[Written task]: Pick up the transcript about making applesauce and carry it on past its last line.

[Page]:
## Begin

Hi, I'm Charlie, and today,

Lily, Jordan and I are

making applesauce.

With all these yummy apples.

Yeah, it's so easy, you'll want

to make it yourself all

the time.

So, to make applesauce, we're

going to need apples from the

Fruits Group and water.

The Fruits Group, is shown as

the red section of the

MyPlate icon.

MyPlate reminds us to make

half our plates fruits and

vegetables for good health.

Applesauce is a fun and

delicious way to eat fruit as

part of the a meal or as

a snack.

The first thing you want to do

in working when the kitchen

is to wash your hands.

So the first step is you're

going to wet your hands

with running water.

Now apply soap, and you're

going to scrub your hands

for about 20 seconds.

Or, another tip you can do,

is you can sing

"Happy Birthday" twice.

Under your nails, behind the

hand get in-between

your fingers.

Then you can rinse your

hands off.

And now you're going to use the

paper towel to turn

off the faucet.

There you go!

They might have germs or dirt

on them, so we should

rinse them.

Yes, we should.

We're going to put them under

cold, running water.

Should we scrub them with

the scrub brush?

Yes, we should. It's kind of

like brushing your teeth,

but gently, you don't want

to mush them.

## End

[Dataset]:
## Begin

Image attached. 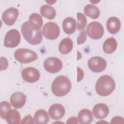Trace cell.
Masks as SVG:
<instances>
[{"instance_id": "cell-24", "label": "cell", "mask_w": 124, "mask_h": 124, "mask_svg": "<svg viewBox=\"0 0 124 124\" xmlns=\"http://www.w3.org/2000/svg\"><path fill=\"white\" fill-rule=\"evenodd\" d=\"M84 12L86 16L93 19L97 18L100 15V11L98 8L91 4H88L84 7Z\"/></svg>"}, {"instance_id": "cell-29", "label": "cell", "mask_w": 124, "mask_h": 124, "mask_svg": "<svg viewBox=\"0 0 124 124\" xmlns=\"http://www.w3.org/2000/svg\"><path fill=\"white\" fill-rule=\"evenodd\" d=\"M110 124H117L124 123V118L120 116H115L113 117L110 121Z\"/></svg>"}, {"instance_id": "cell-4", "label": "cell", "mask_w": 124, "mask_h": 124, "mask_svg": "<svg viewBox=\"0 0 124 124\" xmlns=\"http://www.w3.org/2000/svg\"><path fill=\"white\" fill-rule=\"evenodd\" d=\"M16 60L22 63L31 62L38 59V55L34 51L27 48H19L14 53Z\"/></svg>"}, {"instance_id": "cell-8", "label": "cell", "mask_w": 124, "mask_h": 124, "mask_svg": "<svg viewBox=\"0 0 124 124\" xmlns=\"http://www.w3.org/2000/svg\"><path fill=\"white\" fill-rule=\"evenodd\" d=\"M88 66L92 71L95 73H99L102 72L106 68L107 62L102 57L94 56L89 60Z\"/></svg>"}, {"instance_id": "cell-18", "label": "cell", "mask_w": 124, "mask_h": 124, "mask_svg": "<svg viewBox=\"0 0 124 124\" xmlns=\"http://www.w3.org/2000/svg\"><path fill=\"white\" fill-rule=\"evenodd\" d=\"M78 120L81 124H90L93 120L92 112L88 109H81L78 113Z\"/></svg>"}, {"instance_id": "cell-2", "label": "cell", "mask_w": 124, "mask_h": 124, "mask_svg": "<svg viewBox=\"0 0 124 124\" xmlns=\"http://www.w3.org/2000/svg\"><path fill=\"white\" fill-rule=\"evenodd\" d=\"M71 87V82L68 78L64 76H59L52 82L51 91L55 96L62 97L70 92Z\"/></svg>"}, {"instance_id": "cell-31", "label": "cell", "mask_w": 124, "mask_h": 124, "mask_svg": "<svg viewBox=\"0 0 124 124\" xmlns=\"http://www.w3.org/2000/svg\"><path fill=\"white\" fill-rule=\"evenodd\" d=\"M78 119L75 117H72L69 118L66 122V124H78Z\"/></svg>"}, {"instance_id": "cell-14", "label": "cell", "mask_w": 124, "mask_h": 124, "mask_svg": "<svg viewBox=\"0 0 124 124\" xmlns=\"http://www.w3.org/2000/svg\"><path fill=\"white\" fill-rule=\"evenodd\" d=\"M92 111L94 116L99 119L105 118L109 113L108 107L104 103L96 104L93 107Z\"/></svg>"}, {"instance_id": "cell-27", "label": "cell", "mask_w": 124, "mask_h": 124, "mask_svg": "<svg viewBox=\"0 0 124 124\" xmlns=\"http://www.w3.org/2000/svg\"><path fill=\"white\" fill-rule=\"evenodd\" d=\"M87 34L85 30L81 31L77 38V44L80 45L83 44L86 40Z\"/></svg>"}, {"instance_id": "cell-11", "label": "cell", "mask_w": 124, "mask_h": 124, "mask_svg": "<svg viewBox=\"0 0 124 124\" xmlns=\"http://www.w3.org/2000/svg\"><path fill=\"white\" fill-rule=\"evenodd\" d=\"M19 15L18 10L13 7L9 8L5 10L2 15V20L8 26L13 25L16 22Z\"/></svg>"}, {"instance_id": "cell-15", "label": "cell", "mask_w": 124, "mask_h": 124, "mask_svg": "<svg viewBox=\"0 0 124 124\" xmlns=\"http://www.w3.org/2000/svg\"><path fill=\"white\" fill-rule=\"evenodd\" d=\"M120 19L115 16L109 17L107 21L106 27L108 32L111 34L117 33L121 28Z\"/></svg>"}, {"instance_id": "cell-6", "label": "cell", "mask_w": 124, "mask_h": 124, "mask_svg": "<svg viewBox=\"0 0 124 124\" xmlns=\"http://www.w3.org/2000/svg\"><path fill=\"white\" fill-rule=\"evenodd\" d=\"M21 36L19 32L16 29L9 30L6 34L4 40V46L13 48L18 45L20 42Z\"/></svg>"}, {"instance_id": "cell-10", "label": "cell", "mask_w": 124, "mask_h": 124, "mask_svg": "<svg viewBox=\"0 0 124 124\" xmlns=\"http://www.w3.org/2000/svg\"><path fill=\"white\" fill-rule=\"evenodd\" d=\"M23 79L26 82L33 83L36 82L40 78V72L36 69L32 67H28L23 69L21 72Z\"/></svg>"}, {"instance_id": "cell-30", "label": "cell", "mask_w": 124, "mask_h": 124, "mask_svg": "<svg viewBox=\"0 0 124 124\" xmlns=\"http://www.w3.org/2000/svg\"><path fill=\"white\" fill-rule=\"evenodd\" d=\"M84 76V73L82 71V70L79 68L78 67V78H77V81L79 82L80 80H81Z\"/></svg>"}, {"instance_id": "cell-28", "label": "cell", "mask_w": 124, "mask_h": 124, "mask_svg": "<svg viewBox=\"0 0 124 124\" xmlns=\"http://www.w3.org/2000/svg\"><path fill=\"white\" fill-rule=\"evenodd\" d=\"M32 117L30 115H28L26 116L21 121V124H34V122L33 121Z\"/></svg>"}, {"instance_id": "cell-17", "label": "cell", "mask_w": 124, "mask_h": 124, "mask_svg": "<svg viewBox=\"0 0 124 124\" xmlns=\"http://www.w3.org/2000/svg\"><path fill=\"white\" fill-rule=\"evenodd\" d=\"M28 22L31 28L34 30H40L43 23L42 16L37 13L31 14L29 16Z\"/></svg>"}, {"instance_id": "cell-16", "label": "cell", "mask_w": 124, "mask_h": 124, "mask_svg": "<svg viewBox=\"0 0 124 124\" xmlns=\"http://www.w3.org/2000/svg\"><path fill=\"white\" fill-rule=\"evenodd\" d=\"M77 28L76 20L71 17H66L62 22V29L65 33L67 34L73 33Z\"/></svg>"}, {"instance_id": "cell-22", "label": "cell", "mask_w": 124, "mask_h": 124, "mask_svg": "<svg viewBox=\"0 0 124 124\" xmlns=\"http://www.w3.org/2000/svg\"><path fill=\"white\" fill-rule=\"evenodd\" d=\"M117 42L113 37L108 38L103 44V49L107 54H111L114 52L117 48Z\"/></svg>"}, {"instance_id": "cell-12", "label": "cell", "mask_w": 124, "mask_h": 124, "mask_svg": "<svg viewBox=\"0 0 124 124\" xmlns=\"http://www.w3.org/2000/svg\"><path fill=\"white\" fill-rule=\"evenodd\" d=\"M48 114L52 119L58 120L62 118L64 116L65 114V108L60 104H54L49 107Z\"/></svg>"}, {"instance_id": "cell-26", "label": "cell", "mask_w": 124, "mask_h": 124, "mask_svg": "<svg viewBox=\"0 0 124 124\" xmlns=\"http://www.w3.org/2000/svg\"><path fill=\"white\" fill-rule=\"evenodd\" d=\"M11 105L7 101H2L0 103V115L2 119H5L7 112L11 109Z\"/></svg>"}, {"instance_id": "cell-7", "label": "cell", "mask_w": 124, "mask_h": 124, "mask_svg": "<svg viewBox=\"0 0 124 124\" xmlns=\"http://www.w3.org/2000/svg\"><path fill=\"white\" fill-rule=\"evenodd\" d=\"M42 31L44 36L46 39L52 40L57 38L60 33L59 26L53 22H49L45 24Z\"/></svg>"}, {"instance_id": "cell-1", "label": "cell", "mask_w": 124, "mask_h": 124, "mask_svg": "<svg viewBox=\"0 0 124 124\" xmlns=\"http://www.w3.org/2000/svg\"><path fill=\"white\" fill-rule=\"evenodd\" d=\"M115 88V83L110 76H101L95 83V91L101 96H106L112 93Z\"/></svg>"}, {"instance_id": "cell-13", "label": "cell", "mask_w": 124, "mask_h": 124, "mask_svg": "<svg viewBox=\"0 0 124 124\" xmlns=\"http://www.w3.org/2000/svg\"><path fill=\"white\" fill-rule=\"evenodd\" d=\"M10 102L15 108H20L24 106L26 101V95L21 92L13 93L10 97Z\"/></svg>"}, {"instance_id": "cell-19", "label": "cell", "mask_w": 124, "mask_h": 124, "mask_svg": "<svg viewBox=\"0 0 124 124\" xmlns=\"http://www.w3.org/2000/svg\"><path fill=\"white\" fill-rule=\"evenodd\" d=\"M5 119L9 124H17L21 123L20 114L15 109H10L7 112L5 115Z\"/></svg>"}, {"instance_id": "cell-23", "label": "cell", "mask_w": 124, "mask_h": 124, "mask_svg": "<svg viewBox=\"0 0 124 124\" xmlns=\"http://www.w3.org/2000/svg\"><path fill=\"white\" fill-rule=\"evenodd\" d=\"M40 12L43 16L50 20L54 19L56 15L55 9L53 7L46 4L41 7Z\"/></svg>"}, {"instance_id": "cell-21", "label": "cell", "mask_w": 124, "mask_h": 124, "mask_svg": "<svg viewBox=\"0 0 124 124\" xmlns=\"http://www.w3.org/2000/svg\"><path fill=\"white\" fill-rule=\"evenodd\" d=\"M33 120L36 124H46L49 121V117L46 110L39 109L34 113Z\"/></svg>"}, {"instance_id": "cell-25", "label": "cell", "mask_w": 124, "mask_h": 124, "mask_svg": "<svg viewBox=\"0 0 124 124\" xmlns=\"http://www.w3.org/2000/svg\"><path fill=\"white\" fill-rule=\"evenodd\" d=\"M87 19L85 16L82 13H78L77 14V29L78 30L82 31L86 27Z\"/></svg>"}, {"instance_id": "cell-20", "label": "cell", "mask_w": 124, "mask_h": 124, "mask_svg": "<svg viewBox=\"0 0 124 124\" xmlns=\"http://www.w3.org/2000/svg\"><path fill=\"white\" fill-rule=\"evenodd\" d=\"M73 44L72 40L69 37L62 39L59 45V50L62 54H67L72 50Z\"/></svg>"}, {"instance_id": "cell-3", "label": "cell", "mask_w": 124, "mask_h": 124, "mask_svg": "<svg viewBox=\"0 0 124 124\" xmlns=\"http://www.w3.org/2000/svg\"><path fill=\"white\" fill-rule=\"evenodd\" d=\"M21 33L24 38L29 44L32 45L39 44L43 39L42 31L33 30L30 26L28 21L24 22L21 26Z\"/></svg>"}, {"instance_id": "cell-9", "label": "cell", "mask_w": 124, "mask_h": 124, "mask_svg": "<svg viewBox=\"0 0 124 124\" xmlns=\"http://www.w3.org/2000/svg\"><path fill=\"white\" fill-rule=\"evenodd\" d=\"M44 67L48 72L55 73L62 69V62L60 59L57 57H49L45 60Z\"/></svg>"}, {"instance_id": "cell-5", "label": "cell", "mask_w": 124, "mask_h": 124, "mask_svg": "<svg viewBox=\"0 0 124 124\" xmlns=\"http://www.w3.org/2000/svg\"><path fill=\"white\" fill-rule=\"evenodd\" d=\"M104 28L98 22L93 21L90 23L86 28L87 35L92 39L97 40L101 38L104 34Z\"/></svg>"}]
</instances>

## End
## Begin

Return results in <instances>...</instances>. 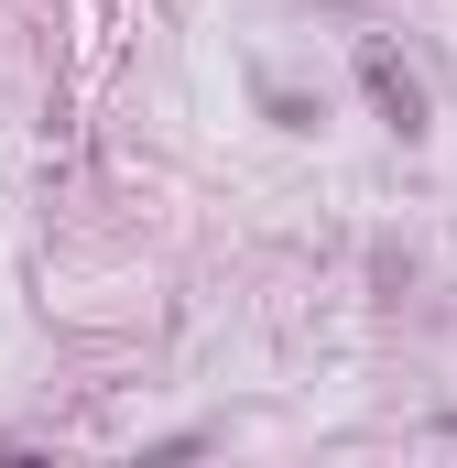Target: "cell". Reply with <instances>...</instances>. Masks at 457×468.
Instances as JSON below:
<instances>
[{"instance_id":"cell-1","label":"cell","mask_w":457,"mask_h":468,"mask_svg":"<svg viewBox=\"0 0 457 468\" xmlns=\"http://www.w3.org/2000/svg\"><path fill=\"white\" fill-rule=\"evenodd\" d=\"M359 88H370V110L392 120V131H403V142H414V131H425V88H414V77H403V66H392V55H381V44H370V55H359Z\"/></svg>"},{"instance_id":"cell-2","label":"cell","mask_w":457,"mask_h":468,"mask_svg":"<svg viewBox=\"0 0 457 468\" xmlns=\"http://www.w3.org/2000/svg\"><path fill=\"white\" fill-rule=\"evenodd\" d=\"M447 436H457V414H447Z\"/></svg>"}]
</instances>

## End

[Solved problem]:
Like this?

Perfect.

Get all sides of it.

There we go, now our

apple's clean.

We can make applesauce

using apples that are peeled

or we can use apples with

the peels still on.

We're going to peel one

apple to learn how to go

about peeling fruits or

vegetables, if a recipe

calls for it.

For applesauce we would

make it with apples that have

the peel on because it's

faster and better for us.

The apple peel has fiber,

which helps us feel full and

has many other benefits for

our health.

Let's practice peeling

the apples.

Do you know what this is?

What?

It's a peeler.

A peeler works like a knife.

The sharp blade is on the

inside, and the outer edge

keeps the blade from cutting

into the apple.

Hold it firmly, but not too

tight, and keep your hands

on the bottom part of

the peeler.

You're going to go from the top

to the bottom.

Just like that.

Can I try?

Yeah.

The best way to peel apples

is to use the peeler and peel

the strips from the top to the

bottom of the apple until the

peel is gone.

It's best to peel apples over a

clean cutting board and not

over the garbage, because you

don't want your fruit to

fall in.

After you've peeled the

entire apple, the peels can

go in garbage bowl, which

we will later empty into

the trash or compost bin.

Jordan, do you know what

this is?

Yes. It's an apple corer.

It cuts the apple into slices

and leaves the seeds and

core alone by itself.

That's right.

The best way to do this is to

make sure you are above the

apple so you can push down.

It is very sharp, so be careful

of your fingers when you're

pushing down.

And you're going to put it over

the apple, and you're going

to push down.

Make sure to get above it.

There you go.

Once the slices are safely

removed, take out the core

and seeds and put them

in the garbage bowl, which

we will later empty into

the trash or compost bin.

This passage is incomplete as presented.